There has been some upbeat news coming from the Haynesville Shale region, where Chesapeake plans to bring 140 wells online by the end of 2017.
Chesapeake Energy – the second-largest natural gas producer in the United States – is one of the companies seriously affected by the low oil price environment, which forced the company to reduce costs, maximise profits, and divest swathes of land it acquired during the shale bonanza, when it was still lead by Aubrey MacClendon.
Now under different leadership – Doug Lawler, the CEO, has been at the helm of the company since 2013 – the company takes a much more cautious route.
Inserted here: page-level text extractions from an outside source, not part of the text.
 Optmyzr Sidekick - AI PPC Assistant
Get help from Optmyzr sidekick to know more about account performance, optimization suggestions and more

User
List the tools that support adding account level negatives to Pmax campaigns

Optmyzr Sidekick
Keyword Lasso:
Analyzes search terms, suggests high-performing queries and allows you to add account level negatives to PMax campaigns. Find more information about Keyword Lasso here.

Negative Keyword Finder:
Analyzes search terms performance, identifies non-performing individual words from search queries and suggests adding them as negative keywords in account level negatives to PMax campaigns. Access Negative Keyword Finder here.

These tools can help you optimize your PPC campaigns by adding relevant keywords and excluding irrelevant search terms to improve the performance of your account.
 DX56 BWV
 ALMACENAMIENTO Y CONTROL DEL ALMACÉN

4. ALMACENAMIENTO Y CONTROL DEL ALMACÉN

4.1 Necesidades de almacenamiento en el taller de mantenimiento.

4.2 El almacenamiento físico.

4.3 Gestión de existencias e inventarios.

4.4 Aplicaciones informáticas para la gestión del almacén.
One of the manifestations of this measured approach was the announcement the company made last month about its plans to sell some of its vast U.S. portfolio, which includes 1 million acres in eastern Ohio.
When asked about the progress of its asset sales at a New York energy conference this week, Lawler indicated at an interest in purchasing some of Chesapeake’s assets from (unnamed) Asian companies.
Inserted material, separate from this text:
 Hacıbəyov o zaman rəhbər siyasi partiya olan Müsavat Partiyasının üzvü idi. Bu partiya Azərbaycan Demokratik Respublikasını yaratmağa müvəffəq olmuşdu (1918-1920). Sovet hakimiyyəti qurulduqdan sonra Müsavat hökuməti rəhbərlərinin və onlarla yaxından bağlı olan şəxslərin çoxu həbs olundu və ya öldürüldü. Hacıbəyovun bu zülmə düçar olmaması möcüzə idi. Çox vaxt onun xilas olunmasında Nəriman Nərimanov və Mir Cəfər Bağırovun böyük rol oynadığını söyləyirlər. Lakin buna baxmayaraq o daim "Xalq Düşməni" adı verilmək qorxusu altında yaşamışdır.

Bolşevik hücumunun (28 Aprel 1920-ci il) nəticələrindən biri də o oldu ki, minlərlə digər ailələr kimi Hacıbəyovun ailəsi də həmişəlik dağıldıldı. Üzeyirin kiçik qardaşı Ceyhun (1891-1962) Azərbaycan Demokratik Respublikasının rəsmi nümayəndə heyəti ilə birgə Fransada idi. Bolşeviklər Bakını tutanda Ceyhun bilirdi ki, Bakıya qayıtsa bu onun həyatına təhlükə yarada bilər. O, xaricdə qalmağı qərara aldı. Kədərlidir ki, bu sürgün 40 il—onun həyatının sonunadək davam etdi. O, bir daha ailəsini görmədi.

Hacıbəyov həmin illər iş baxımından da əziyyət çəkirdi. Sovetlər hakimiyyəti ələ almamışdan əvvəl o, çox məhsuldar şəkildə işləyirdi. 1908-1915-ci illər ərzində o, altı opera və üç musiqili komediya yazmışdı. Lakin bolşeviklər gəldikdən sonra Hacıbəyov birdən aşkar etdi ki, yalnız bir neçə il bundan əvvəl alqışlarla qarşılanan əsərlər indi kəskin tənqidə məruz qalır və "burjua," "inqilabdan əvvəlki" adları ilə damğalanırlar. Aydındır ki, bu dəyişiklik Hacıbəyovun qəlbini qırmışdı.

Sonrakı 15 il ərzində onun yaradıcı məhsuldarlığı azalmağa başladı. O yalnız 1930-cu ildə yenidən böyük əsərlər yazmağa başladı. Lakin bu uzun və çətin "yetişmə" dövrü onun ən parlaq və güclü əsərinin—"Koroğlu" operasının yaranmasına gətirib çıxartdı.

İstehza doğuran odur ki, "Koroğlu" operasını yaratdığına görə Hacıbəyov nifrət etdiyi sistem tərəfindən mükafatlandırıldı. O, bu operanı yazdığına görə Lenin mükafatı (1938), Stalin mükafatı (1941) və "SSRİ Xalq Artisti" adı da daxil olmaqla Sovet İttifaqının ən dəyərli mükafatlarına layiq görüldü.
“We’ve had significant interest from Asian companies as well as significant interest from Asian utilities that are looking to secure an upstream position,” Lawler said.
So where does the optimism when it comes to the Haynesville Shale come from?
The expected increase in production in the region is to be the result of a gas gathering agreement between Chesapeake Energy and the Williams Companies that was signed early this month.
In the Haynesville Shale Chesapeake said it will move to a fixed-fee agreement beginning in January 2016. Gas gathering fees in the Haynesville will be reduced on a unit basis, and the existing minimum volume obligations are expected to be met with the consolidation of two gathering systems and a projected increase in Haynesville area volumes.
As a result, the company’s gas production is expected to see improved gathering rates of nearly $0.20 per thousand cubic feet (mcf) in 2016 and 2017 and approximately $0.30 per mcf in 2018 and beyond.
The resulting commitment of drilling 140 wells before the end of 2017 is projected to result in noteworthy production growth in the Haynesville Shale asset over the next two years, thus also increasing Williams’ revenue from the area.
The move instilled new hope into some of the observers on the ground. Speaking to ArkLaTex News, Skip Peel, an Independent Landman in Shreveport said that the Haynesville is in an upswing and it’s starting to make sense for companies to return, even with low natural gas prices.
“The fact that companies have a lot of different place they can drill, are running rigs here in the Haynesville Shale, is a real good sign,” says Peel.
He believes that new improvements in exploration technology will deliver more efficient production, with pad-drilling and with ‘super size’ lateral wells recently introduced to the area by Comstock Resources, while a new liquid natural gas export facility opening along the Louisiana coast, and electrical generation are likely to grow the demand.
This belief is cautiously seconded by The Louisiana Oil and Gas Association (LOGA). “What we’re hearing form most of our operators is the price is still fairly unprofitable at this point, we’re still looking at demand,” says North Louisiana LOGA director, Ragan Dickens, while admitting that he expects the Haynesville production to pick up, albeit slowly. Over a longer period of time, Dickens still believes oil and gas exploration in the area to be a good source of employment for years to come.
His advice to students is: “I would say get the necessary certificates, get the necessary degrees, get your instrumentation license or whatever direction you want to head with your career because the activity will increase in this area.”
UPDATE: In the previous version of the article we have stated that the Haynesville Shale extends from northwest Louisiana all the way through southern Arkansas. In fact this is not correct. There is no Haynesville Shale production in southern Arkansas. This is a mistake made in the early days of the play which has been repeated and passed down through numerous articles. We extend our thanks to Skip Peel for pointing this out.